Exercise task:
Can you write out every one of the entries below word for word, leaving nothing out?

Data provided:
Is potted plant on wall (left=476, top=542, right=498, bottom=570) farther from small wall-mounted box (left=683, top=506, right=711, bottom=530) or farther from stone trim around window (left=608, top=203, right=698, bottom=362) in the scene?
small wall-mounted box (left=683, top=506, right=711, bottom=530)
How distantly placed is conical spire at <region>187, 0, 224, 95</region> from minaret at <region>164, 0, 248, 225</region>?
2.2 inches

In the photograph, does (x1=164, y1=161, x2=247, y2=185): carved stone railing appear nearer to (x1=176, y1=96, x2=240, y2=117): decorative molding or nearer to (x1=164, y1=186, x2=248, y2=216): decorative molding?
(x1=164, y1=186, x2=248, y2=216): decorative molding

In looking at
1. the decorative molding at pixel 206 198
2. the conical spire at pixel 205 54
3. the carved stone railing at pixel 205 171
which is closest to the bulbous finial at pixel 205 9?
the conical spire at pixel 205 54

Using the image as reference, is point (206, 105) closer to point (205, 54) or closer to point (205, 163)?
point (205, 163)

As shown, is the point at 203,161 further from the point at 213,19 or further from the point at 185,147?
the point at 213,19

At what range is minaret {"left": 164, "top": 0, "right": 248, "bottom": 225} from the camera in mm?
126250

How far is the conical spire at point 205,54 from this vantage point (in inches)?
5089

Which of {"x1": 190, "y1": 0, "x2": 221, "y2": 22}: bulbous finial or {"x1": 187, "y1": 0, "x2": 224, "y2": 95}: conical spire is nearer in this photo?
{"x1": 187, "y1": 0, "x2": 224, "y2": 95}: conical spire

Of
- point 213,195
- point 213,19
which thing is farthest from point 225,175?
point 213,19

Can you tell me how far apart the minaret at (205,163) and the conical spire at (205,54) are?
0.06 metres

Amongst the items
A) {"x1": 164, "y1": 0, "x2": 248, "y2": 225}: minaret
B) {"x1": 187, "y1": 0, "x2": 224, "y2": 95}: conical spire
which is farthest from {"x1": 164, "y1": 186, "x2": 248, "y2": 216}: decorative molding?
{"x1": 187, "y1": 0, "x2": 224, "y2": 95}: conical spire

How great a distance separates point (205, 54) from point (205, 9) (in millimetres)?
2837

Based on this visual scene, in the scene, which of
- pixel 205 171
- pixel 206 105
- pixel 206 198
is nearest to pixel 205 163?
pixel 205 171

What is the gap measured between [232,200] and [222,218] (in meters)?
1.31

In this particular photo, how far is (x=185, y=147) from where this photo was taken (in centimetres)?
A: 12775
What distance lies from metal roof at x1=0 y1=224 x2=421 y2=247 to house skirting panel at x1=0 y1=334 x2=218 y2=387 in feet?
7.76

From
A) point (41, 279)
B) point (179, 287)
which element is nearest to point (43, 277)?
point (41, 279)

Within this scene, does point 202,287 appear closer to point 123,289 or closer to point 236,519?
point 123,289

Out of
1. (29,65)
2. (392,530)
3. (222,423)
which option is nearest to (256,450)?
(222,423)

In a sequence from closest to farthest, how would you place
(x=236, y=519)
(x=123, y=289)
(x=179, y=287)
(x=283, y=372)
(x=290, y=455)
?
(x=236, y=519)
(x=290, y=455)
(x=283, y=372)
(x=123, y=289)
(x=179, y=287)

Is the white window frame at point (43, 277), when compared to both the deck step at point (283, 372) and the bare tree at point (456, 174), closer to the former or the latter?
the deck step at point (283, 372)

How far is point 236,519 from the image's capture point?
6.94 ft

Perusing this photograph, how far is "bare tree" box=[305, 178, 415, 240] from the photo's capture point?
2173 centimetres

The answer:
Is potted plant on wall (left=476, top=542, right=498, bottom=570) farther from small wall-mounted box (left=683, top=506, right=711, bottom=530) or farther from stone trim around window (left=608, top=203, right=698, bottom=362) in the scene?
small wall-mounted box (left=683, top=506, right=711, bottom=530)
How distantly placed is conical spire at <region>187, 0, 224, 95</region> from minaret at <region>164, 0, 248, 225</region>?
2.2 inches

In the photograph, does (x1=164, y1=161, x2=247, y2=185): carved stone railing appear nearer to (x1=176, y1=96, x2=240, y2=117): decorative molding or nearer to (x1=164, y1=186, x2=248, y2=216): decorative molding?
(x1=164, y1=186, x2=248, y2=216): decorative molding

In looking at
1. the decorative molding at pixel 206 198
2. the conical spire at pixel 205 54
3. the carved stone railing at pixel 205 171
which is closest to the bulbous finial at pixel 205 9?
the conical spire at pixel 205 54

Using the image as reference, is point (206, 105) closer to point (205, 54) or closer to point (205, 163)?
point (205, 163)

As shown, is the point at 203,161 further from the point at 213,19 or further from the point at 185,147?
the point at 213,19

At what range is minaret {"left": 164, "top": 0, "right": 248, "bottom": 225} from the camera in mm?
126250

How far is the conical spire at point 205,54 from this vantage point (in inches)?
5089

Which of {"x1": 190, "y1": 0, "x2": 221, "y2": 22}: bulbous finial or {"x1": 187, "y1": 0, "x2": 224, "y2": 95}: conical spire is nearer in this photo?
{"x1": 187, "y1": 0, "x2": 224, "y2": 95}: conical spire

Of
- point 213,195
- point 213,19
which thing is farthest from point 225,175?
point 213,19

Can you tell me how far apart the minaret at (205,163) and the conical spire at (205,54) are?
0.06 metres

Amongst the items
A) {"x1": 164, "y1": 0, "x2": 248, "y2": 225}: minaret
B) {"x1": 187, "y1": 0, "x2": 224, "y2": 95}: conical spire
which is farthest from {"x1": 164, "y1": 186, "x2": 248, "y2": 216}: decorative molding?
{"x1": 187, "y1": 0, "x2": 224, "y2": 95}: conical spire

How great a distance separates point (205, 54) from point (205, 9) (in millimetres)?
2837

Based on this visual scene, in the scene, which of
- pixel 205 171
- pixel 206 105
- pixel 206 198
is nearest to pixel 205 163?
pixel 205 171

What is the gap measured between [232,200] and [222,218] (in meters)?
1.31

In this particular photo, how far is (x=185, y=147) from where this photo was taken (in centimetres)?
A: 12775
What distance lies from metal roof at x1=0 y1=224 x2=421 y2=247 to house skirting panel at x1=0 y1=334 x2=218 y2=387 in feet?
7.76

From
A) point (41, 279)
B) point (179, 287)
which element is nearest to point (43, 277)?
point (41, 279)

Within this scene, does point 202,287 appear closer to point 123,289 or closer to point 236,519?
point 123,289

Out of
1. (29,65)
2. (392,530)
3. (222,423)
which option is nearest to (256,450)?
(222,423)

In a sequence from closest to farthest, how would you place
(x=236, y=519)
(x=123, y=289)
(x=179, y=287)
(x=283, y=372)
(x=290, y=455)
?
(x=236, y=519)
(x=290, y=455)
(x=283, y=372)
(x=123, y=289)
(x=179, y=287)

Is the white window frame at point (43, 277), when compared to both the deck step at point (283, 372) and the bare tree at point (456, 174), closer to the former or the latter?
the deck step at point (283, 372)

How far is point 236,519 from the image's capture point?
6.94 ft

Perusing this photograph, how far is "bare tree" box=[305, 178, 415, 240] from the photo's capture point?
2173 centimetres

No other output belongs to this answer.